Return the stretch of the material below from the line containing "At what distance are" through the line containing "How far is the" as a JSON list of strings, one string per line, with blank lines left out.

Exercise materials
• • • • • • •

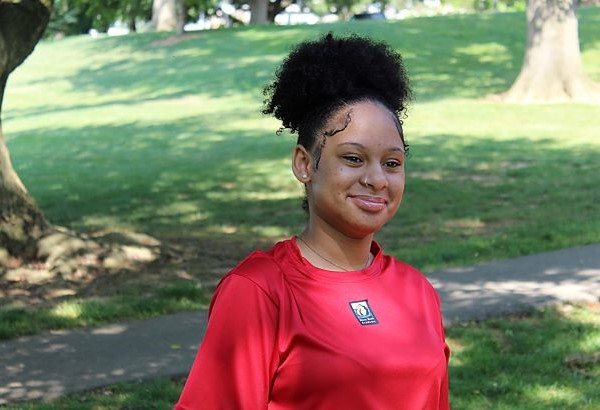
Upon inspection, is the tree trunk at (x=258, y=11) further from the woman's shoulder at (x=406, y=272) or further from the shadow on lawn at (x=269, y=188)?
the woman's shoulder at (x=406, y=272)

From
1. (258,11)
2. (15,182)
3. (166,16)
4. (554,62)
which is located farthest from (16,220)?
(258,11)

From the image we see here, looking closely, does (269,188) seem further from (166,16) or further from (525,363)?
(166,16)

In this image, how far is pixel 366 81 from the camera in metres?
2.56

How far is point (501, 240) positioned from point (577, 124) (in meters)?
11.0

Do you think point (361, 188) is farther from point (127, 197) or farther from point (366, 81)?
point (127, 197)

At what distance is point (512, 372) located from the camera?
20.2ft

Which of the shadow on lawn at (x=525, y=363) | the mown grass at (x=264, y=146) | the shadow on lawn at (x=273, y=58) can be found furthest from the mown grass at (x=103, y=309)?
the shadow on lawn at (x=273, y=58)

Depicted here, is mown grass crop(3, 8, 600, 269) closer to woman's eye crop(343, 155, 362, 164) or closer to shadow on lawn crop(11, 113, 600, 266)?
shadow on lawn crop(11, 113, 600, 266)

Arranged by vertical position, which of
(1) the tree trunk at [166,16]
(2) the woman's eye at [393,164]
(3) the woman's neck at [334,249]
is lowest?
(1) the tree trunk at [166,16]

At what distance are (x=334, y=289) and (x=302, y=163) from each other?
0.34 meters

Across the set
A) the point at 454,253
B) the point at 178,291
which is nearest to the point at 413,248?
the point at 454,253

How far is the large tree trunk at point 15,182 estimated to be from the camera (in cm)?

• • • • • • •

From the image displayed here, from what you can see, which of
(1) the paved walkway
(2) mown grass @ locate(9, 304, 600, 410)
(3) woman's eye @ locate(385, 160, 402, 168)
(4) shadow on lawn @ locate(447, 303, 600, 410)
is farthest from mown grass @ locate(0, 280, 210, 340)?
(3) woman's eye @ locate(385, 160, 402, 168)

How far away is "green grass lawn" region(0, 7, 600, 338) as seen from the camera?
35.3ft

• • • • • • •

Written solution
[
  "At what distance are (x=334, y=289) and (x=302, y=163) from each other?",
  "0.34 meters",
  "Across the set",
  "A) the point at 454,253",
  "B) the point at 178,291",
  "which is nearest to the point at 413,248?",
  "the point at 454,253",
  "How far is the large tree trunk at point 15,182 estimated to be from the camera (in cm)?"
]